9/9: ggplot2 Scatter, Faceting, Bars, and Workflow
ggplot2 fundamentals
- Grammar of graphics: plots built by layering components (data, mapping, geoms, stats) using the plus operator; you can also pipe data into ggplot or build in stages.
- aes() defines aesthetic mappings: which variables map to x, y, color, size, fill, etc.; mapping uses column names from the data frame; constants can be set outside aes.
- Geoms are the visual representations (e.g., geompoint for scatter plots, geomhistogram for histograms, geom_bar for bar plots).
- An object (like a plot) can be saved to a variable (e.g., p1) and reused or extended with additional layers.
- Datasets mentioned: mpg data frame (built into tidyverse) and dragons dataset used for histograms; code to reproduce plots is provided in class scripts and KC4.
- Common practice: copy provided code and adapt variable names rather than memorizing new syntax.
Data sources and context
- mpg data frame: two numerical variables of interest are engine displacement and highway miles per gallon; used to explore their relationship with a color or group by vehicle class.
- dragons.csv: used for histogram exercises; demonstrates histograms with a single numeric variable.
- Emphasis on using class scripts and cheat sheets for getting geoms and mappings quickly.
Scatter plots: essentials
- Purpose: explore the relationship between two numerical variables (x and y).

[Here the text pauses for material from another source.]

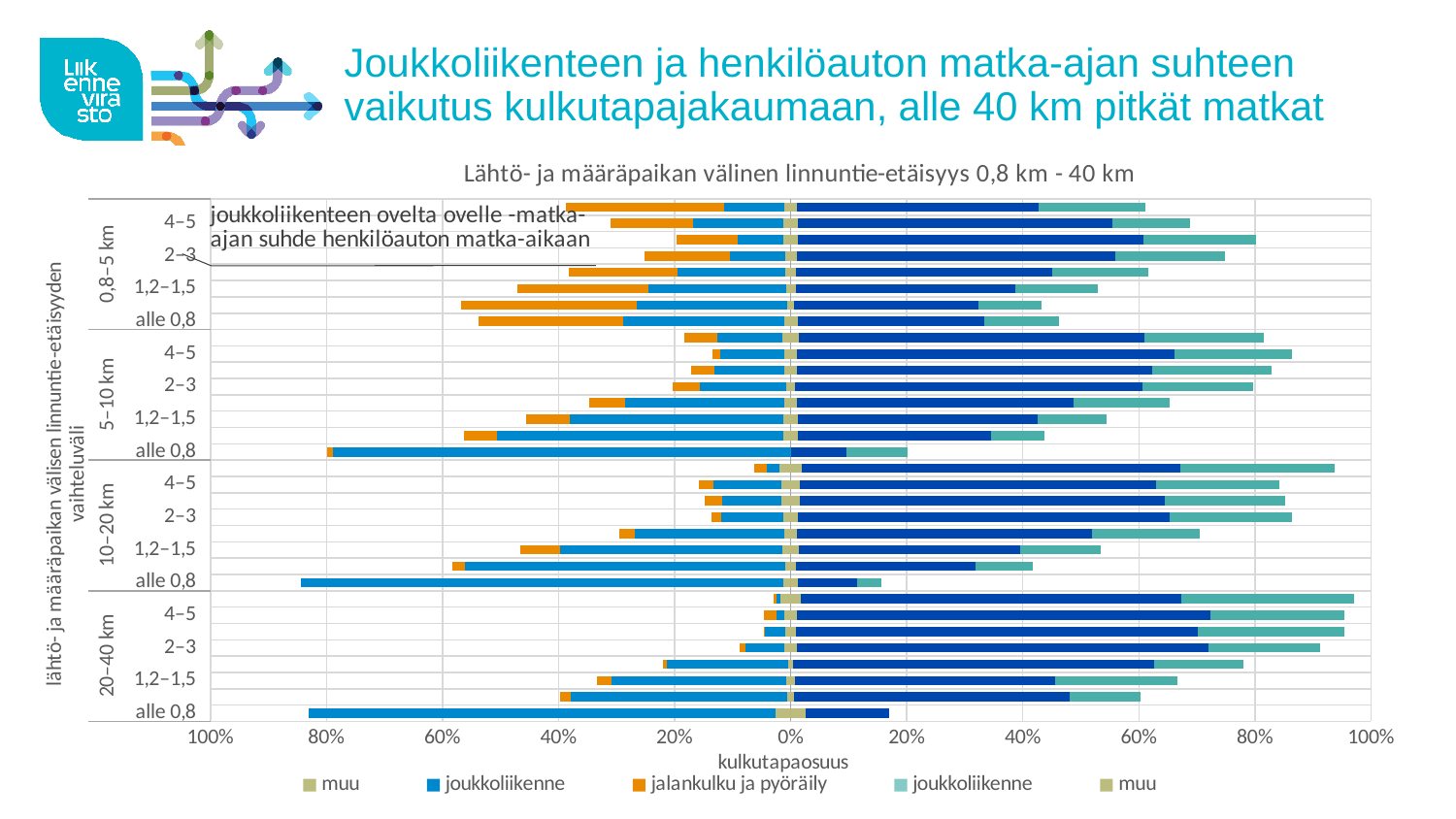
What is the title of the chart? Lähtö- ja määräpaikan välinen linnuntie-etäisyys 0,8 km - 40 km In the 5–10 km group, is the left-side (blue) value for 'alle 0,8' greater or less than 60%? greater In the 0,8–5 km group, is the right-side bar for 'alle 0,8' greater or less than 60%? less What kind of chart is shown on the slide? bar chart How many series does the legend list? 5 In the 10–20 km group, is the left-side (blue) value for 'alle 0,8' greater or less than 80%? greater What is the label of the horizontal axis? kulkutapaosuus How many distance groups (km ranges) are shown on the vertical axis? 4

- Example mappings: x = engine displacement, y = highway miles per gallon; interpret association and potential nonlinearity.
- Color/size aesthetics can encode a third variable (e.g., class, category).
- Interpreting plots: look for overall trend, variability, clusters, and potential outliers.
- Important note: axis roles matter when there is a clear response (y) vs explanatory (x).
Layers, mapping, and workflow
- Layers: data layer, aesthetic mapping layer (aes), geom layer, and optional annotation layers (labs, theme).
- The plus symbol connects layers; the pipe %>% is an alternative to pass data through pipelines in some contexts.
- Shortcuts: after initializing ggplot with data and mapping, you can omit data = and mapping = in later layers if using piping or consistent structure.
- Practice: name plots (e.g., p1) to incrementally add layers without retyping all code.
Faceting: small multiples
- Faceting creates multiple panels by a categorical variable to compare subsets (e.g., by vehicle class).
- Syntax concepts: facetwrap(~ category) or facetgrid(rows ~ cols).
- Purpose: reduce overplotting and improve readability when comparing groups.
Bar plots and categorical data
- When to use: a single categorical variable -> bar plot (geom_bar) showing counts by category.
- Proportions vs counts: use position = "fill" to show proportions (100% stacked) instead of raw counts.
- Side-by-side bars can compare distributions across subgroups (e.g., fill = subgroup within each category).
- Avoid over-plotting and rainbow palettes; use a single color or a perceptually uniform palette; color-blind friendly palettes are preferable.
- Sorting categories by frequency can improve interpretability in a bar plot.
Time series and line plots
- Line plots are used to show changes over time or ordered sequences; great for longitudinal data (before/after, trends over time).
- Key idea: observe how a numeric variable changes across time, batches, or ordered indices.
Practical plotting workflow tips
- Always load the tidyverse (which includes ggplot2) before plotting.
- Use labs() to add informative titles, axis labels, and captions for reports; include data source in captions.
- Legend management: legend.position can be adjusted; if too many colors, consider faceting or simplifying the color mapping.
- When dealing with many categories, reduce dimensionality (e.g., facet by a categorical variable) to aid readability.
- Be mindful of spelling and case sensitivity in variable names; small typos break code immediately.
Common pitfalls and exam-ready ideas
- Exploratory vs explanatory plots: exploratory plots can be rough, explanatory plots should have readable labels and clear takeaways.
- Copy and adapt: reuse provided code rather than trying to memorize new constructs; this reduces errors.
- If a plot looks too crowded (overplotting), switch to faceting or tuning the color/size mapping.
- When composing plots, you can build intermediate objects (p1) and then extend them rather than re-creating from scratch.
Homework and resources
- Refer to the textbook code and ClassScripts for bar plots, histograms, and ggplot patterns.
- KC4 resources (Doctor Scott’s histograms and other lessons) are useful for practice and code templates.
- Cheat sheets are recommended in class for quick lookup of geoms and common mappings.
Quick recall prompts
- What does aes(x, y) map in a scatter plot?
- How do you create small multiples for a categorical variable?
- When should you use position = "fill" in a bar plot?
- How do you store a ggplot in a variable and reuse it with additional layers?
- Why is it often better to facet than to use many colors for subgroups in a crowded plot?